Por: RAFAEL MARTÍNEZ-SIMANCAS
La mano del hombre está detrás del gran cambio climático, no sólo en las boinas grises que cubren las ciudades sino en la escasez de lluvia, en las tormentas inesperadas, en los fríos polares de Moscú. También tiene la culpa de que una ballena calderón, o nariz de botella, haya aparecido en el Támesis a la altura de la Cámara de los Comunes para asomar su morro redondeado a la gran noria y al puente de Westminster. Los curiosos se agolparon en los márgenes del río, la ballena también les miraba, nadie estaba en su sitio, todo andaba alterado en una fría mañana de un invierno extraño. La lógica darwiniana nos dice que las ballenas no deben estar en los ríos, y la canción popular nos recuerda que por el monte las sardinas tralalá. De este desorden natural de las especies tenemos la culpa los que contaminamos sin piedad y los que se saltan el protocolo de Kioto a la pata coja, aquello de sembrar vientos para recoger calamidades. Enrique Badiola alerta de la llegada de las aves migratorias esta primavera, animales contaminados que podrían importar la peste aviar y contra el vuelo de las oscuras golondrinas pocos metros son los seis de valla que se levantaron en Melilla.
Somos animales aunque nos pongan corbata, despacho y tarjeta de visita. Por lo tanto igual de alterados por el desorden climático y también lo reflejamos en la piel aunque lo disimulemos con desodorante de aromas salvajes del caribe.

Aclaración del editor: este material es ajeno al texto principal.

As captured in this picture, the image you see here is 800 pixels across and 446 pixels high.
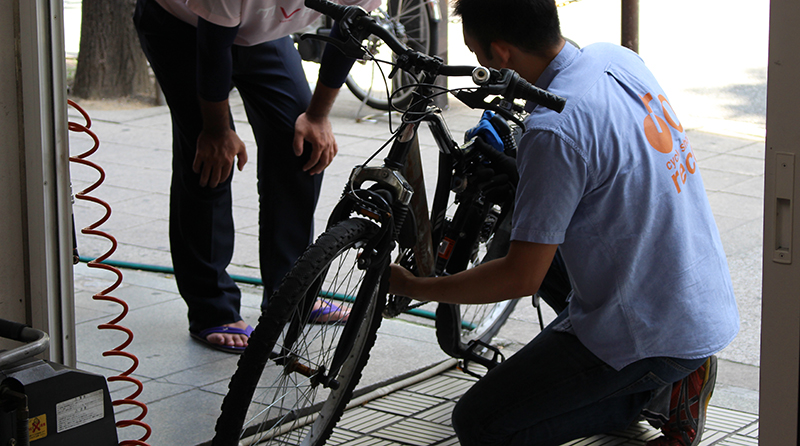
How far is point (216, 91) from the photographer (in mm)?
3109

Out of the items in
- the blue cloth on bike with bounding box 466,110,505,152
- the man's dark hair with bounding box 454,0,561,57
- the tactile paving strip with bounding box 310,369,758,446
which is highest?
the man's dark hair with bounding box 454,0,561,57

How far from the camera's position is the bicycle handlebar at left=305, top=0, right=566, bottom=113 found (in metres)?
2.02

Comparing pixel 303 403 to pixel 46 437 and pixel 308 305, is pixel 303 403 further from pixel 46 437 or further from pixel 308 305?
pixel 46 437

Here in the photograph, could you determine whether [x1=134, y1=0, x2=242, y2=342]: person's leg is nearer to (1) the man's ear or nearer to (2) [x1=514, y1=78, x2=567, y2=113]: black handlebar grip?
(1) the man's ear

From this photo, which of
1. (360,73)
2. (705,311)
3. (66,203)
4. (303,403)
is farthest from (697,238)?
(360,73)

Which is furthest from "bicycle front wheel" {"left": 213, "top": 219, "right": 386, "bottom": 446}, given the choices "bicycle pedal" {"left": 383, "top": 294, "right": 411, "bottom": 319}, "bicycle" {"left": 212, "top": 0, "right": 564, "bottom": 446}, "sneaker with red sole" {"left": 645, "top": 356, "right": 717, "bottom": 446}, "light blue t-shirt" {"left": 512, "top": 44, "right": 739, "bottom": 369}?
"sneaker with red sole" {"left": 645, "top": 356, "right": 717, "bottom": 446}

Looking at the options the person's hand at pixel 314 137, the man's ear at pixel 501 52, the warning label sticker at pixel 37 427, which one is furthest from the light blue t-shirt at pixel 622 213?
the person's hand at pixel 314 137

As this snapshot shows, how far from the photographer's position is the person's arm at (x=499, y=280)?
2270 mm

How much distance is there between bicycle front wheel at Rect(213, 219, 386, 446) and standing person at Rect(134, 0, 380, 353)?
76cm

Si las ballenas han extraviado la brújula, nosotros también. En apenas 13 meses el mar se ha comido las playas de gran parte de Asia, una tormenta sepultó Nueva Orleans, no menos de cinco huracanes salvajes atravesaron el Caribe como pandilleros juveniles y en Moscú se registran las temperaturas más bajas que se recuerdan (dicen que hace tanto frío que apenas merece la pena hablar de él, es mejor sobrellevarlo).Nuestra parte de condena es seguir instalados en otro invierno seco que amenaza a los pastos con volverlos serrín. Por lo tanto nos podemos preguntar quién está en su sitio: la ballena de río o el hombre asomado a la barandilla.
El animal cansado de comer bolsas de plástico y de nadar en petróleo derramado equivocó el rumbo para entrar en la city. Que fuera una ballena le ha dado un punto literario porque todos somos herederos de los cuentos del capitán Ahab y en torno a la ballena de Herman Melville nos hemos montado los cuentos más maravillosos.Que una ballena nade en el centro de Londres es equiparable a que los ciervos entren en las calles de Viena, algo que pertenece al mundo de la fantasía. Si hubiera sido un tiburón blanco, el relato hubiera sido otro distinto, pero comenzar una novela de terror con la aparición de una tierna ballena tampoco está mal.Habría que saber qué se cuece en la sociedad de los peces y qué opinión les merecemos como principal depredador del ecosistema.